We are fairly often asked about whether the Building Healthy Relationships
class is appropriate as an intervention for persons who are involved in domestic
or family violence in some way. This is a more complex question than first
appears. The simple answer is yes, but...
For more than a dozen years, the Center hosted the Abuse Prevention Program. This program was among the founding programs of ABIP - the Association of Batterer Intervention Providers. The Abuse Prevention Program was discontinued in 2008. The material in the Building Healthy Relationships class is very similar to the content of the Abuse Prevention Program and addresses several sets of issues pertinent to interpersonal violence and abuse including;
- clarity about what is abuse, violence, and oppression,
- what does a healthy relationship with anger look like,
- how we can make a keep durable agreements, and
- how we can repair relationships when we have damaged them.
The "but" is that there are some features a program must have if it is to address the needs of the community when working with criminal offenders. The Building Healthy Relationships program does not have these features and is not prepared to coordinate with a probation officer the way programs that are members of ABIP must.

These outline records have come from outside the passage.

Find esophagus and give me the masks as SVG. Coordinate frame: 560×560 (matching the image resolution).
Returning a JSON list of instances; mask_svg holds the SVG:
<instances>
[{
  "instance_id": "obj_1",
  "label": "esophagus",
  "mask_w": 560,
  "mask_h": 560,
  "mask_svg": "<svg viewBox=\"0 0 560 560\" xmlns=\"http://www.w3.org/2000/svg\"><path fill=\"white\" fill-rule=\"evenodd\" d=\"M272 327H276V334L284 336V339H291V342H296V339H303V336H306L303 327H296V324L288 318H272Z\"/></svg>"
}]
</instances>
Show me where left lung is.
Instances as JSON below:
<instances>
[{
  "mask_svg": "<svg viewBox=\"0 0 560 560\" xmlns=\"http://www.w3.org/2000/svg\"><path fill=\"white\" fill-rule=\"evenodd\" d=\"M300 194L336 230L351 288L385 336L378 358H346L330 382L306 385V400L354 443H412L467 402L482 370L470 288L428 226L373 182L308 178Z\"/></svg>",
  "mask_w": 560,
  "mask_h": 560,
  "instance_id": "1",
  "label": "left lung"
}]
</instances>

From time to time a worker with the Children's Division will contact us to see about enrolling one of their clients into the class. This has worked well and it has worked poorly. The principal issue is the degree to which the client is self-motivated to learn from the class. We do not have the tools to impose motivation onto the client, but when the client is very interested in improving the quality of his or her intimate relationships we can be very effective.